(Image Source: blogimg.goo.ne.jp)
This week’s Interesting Ship of The Week was actually recently named Ship of The Year for 2007 by The Japan Society of Naval Architects and Ocean Engineers. Her name is Brasil Maru, a 320,000 DWT iron ore carrier operated by Mitsui O.S.K. Lines, Ltd. (MOL). The selection committee noted that the Brasil Maru is a pioneering vessel in reducing iron ore transport cost which will have a great effect on steel production. A June 18, 2008 press release from MOL reads:
Brasil Maru Vessel Characteristics
First of all, the Brasil Maru reflects the needs of the times, offering high efficiency thanks to its large size. With deadweight tonnage of 320,000 tons which is one of the world’s largest, it is the optimal size to transport iron ore produced in Brazil. MOL, with its customer (Nippon Steel Corporation), shipyard (Mitsui Engineering & Shipbuilding Co., Ltd.), and shipowner (Tamou Line S.A.) spent a year and a half studying and designing the vessel. It was built in Japan, where such large-scale iron ore carriers had never been constructed, and is ideally suited to meet increasing demand for transport of iron ore from Brazil to Japan via shuttle service.

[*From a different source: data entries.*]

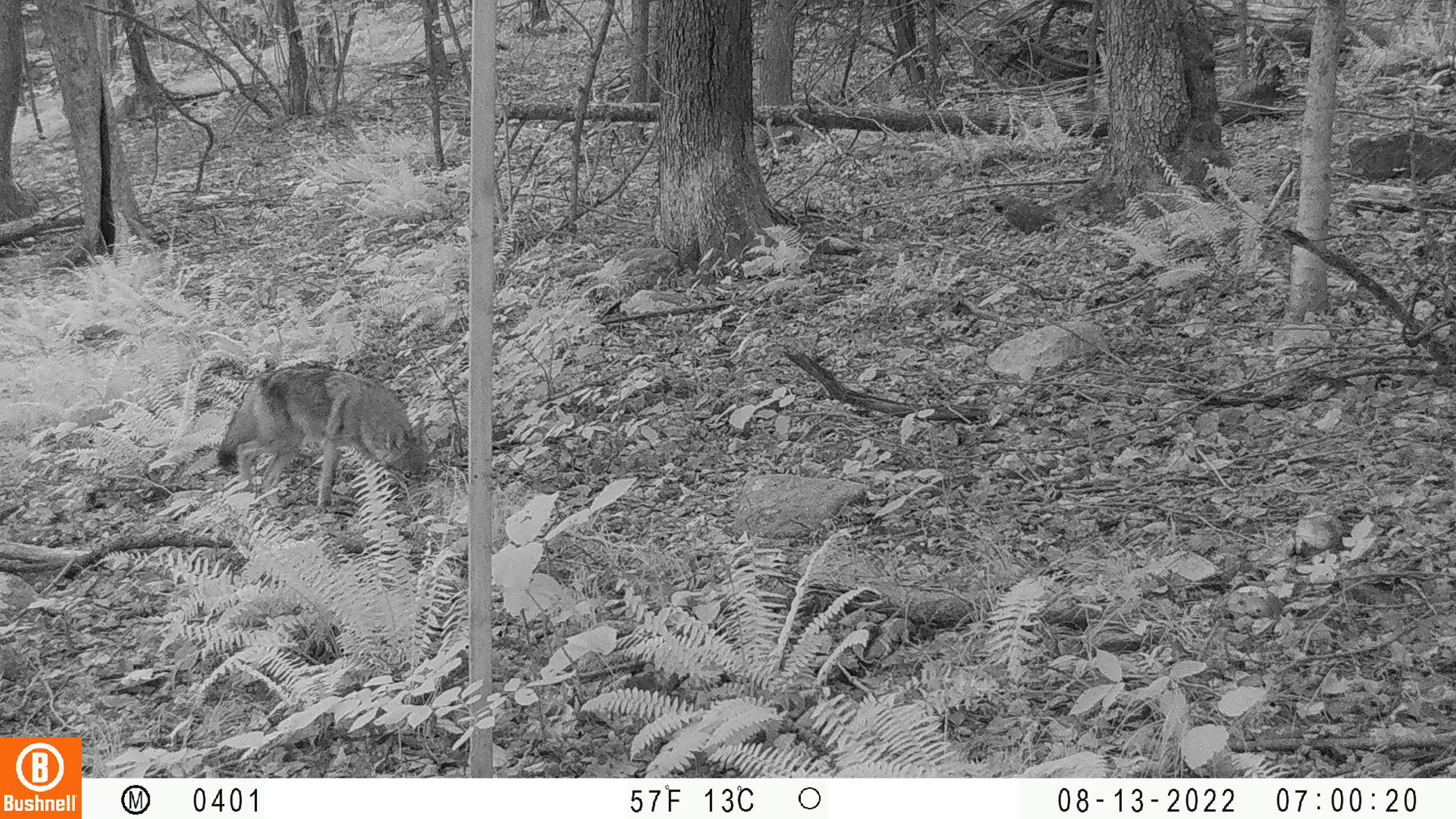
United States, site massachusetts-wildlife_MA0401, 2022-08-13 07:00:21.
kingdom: Animalia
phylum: Chordata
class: Mammalia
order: Carnivora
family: Canidae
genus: Canis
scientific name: Canis latrans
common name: coyote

Starting with the Brasil Maru, more than 50 iron ore carriers in the 300,000 dwt class have been ordered around the world. The Brasil Maru is truly the forerunner of future iron ore transport.

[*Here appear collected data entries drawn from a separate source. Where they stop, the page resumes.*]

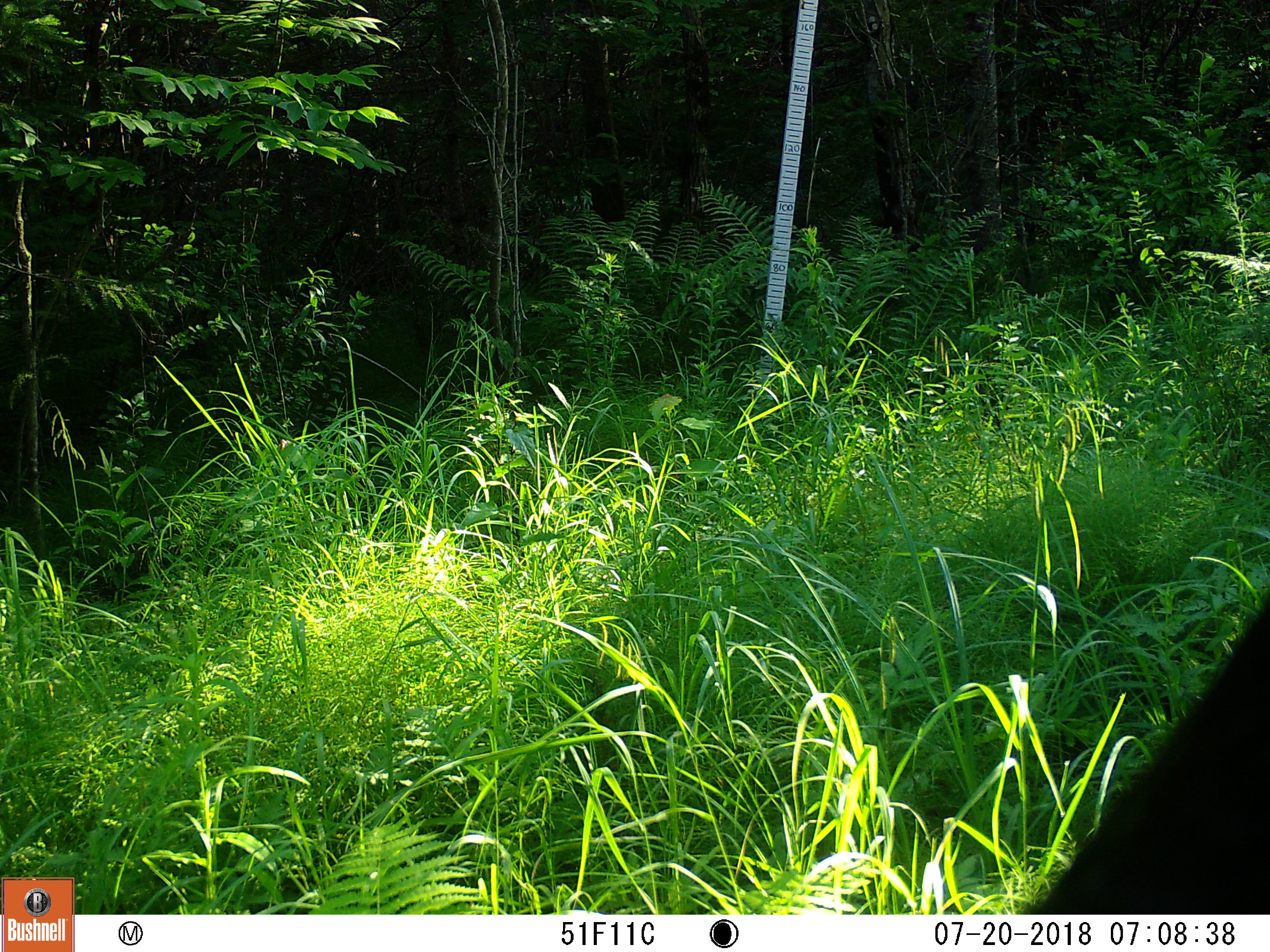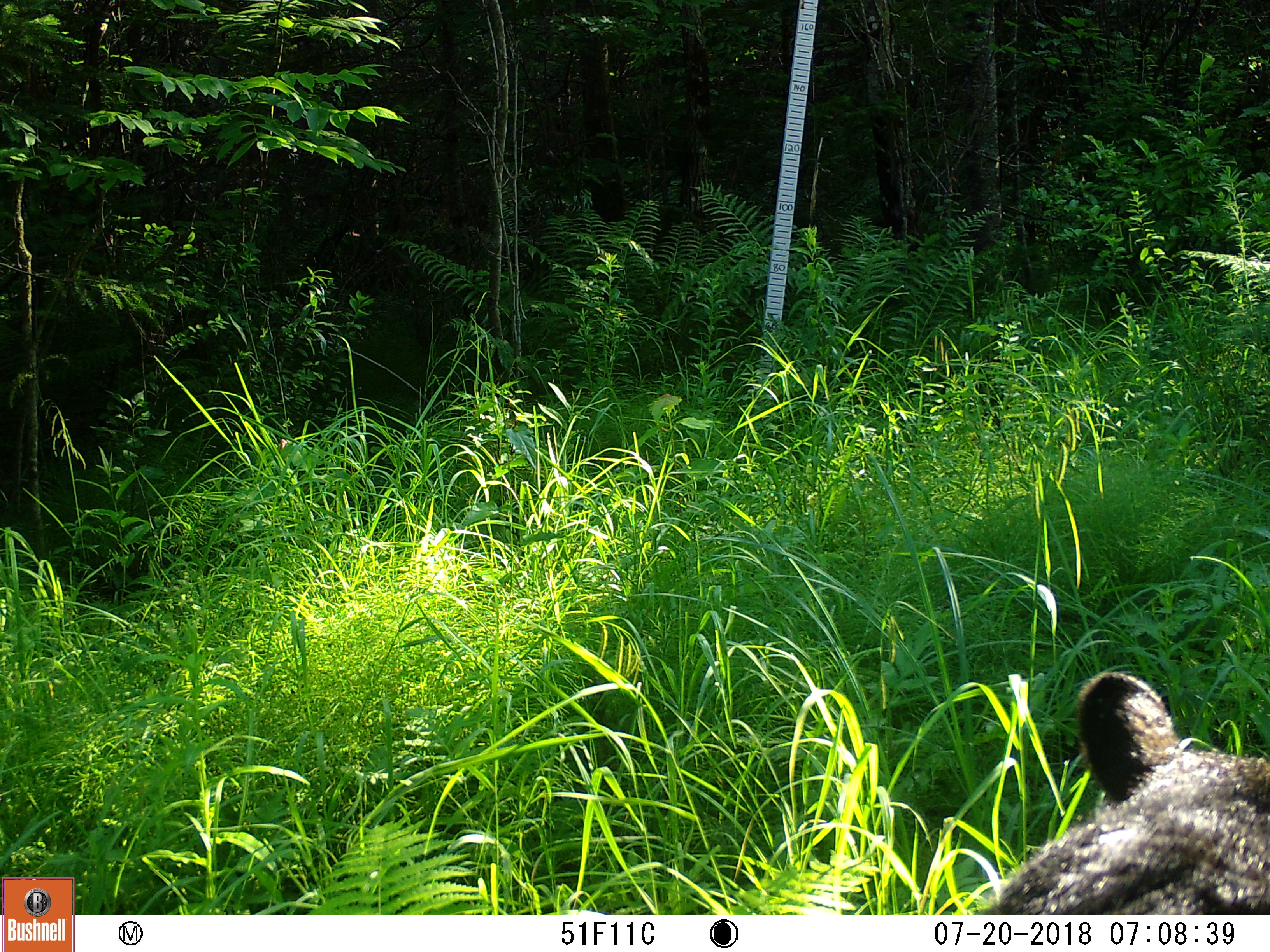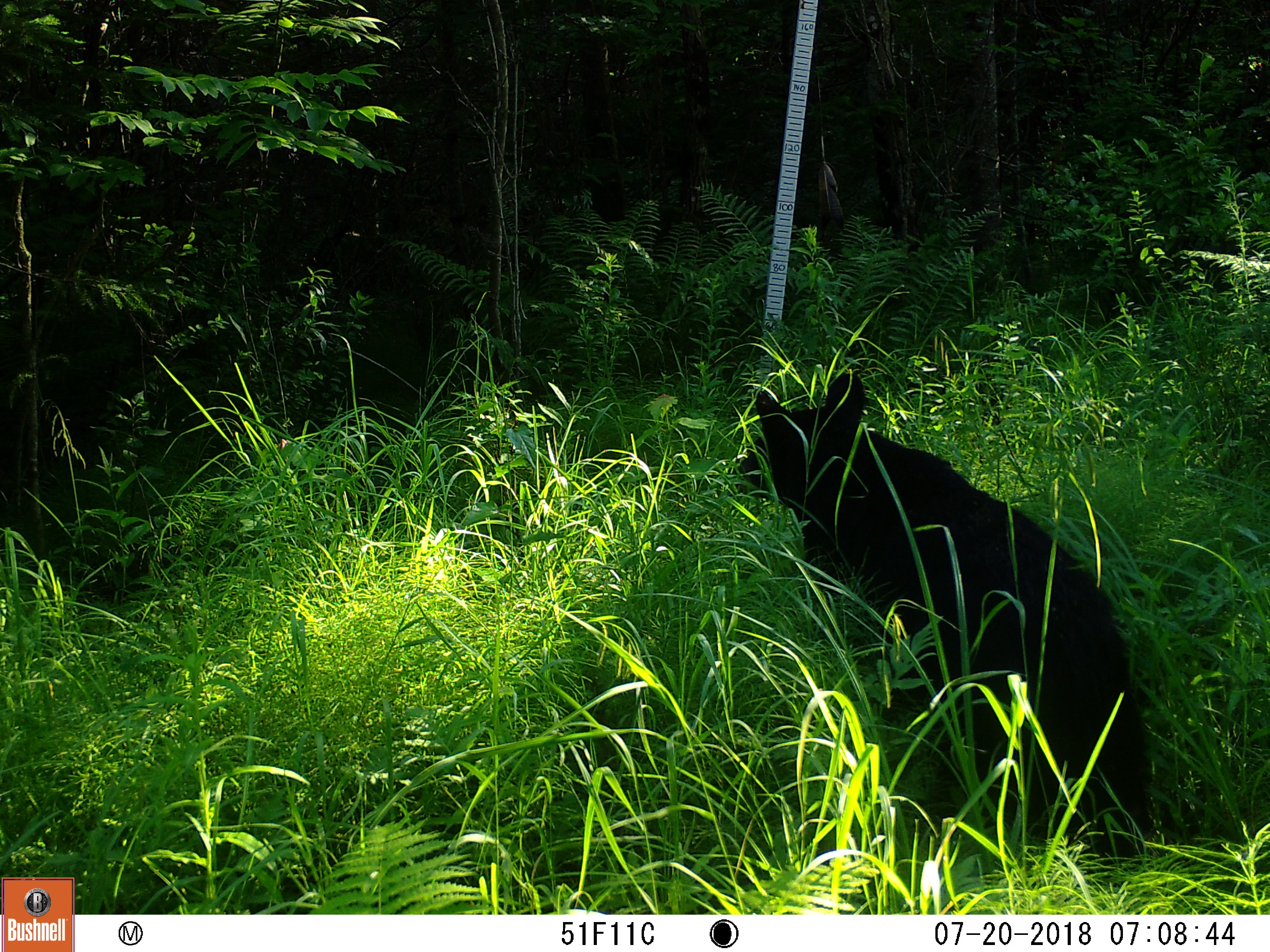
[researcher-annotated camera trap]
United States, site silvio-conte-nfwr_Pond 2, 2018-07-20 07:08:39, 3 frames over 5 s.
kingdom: Animalia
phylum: Chordata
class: Mammalia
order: Carnivora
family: Ursidae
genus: Ursus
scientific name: Ursus americanus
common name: black bear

The vessel’s design relied on the most advanced computer simulation to optimize environmental protection and safe operation. It offers high-performance course stability that takes water flow into account, and excellent maneuverability. In addition, UIT, a revolutionary method of treating steel surfaces, was used to more than double resistance to metal fatigue in the welded parts.

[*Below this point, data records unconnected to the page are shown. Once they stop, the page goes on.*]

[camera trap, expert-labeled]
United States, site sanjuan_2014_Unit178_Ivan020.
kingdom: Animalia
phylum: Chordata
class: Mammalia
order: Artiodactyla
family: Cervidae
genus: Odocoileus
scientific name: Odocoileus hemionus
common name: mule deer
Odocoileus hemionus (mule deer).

At the same time, its environmental burden per unit load is reduced by making the vessel larger (reducing CO2 emissions by 20% compared to currently used Cape size bulkers). The Brasil Maru also adopts double-hull fuel tanks, an engine that meets International Marine Organization (IMO) exhaust emission standards, and the energy saving Mitsui Integrated Propeller Boss (MIPB).
The Brasil Maru is the third generation ship to bear the name, succeeding the first-generation cargo and passenger liner Brasil Maru (built in 1939) and the second-generation cargo and passenger liner Brazil Maru (built in 1954). This reflects MOL’s long history serving the Japan-South America route. The new third-generation ship carries the “Brasil Maru” name in Portuguese as an iron ore carrier directly linking Japan and Brazil, reflecting hopes for the continued growth of friendship between the two nations.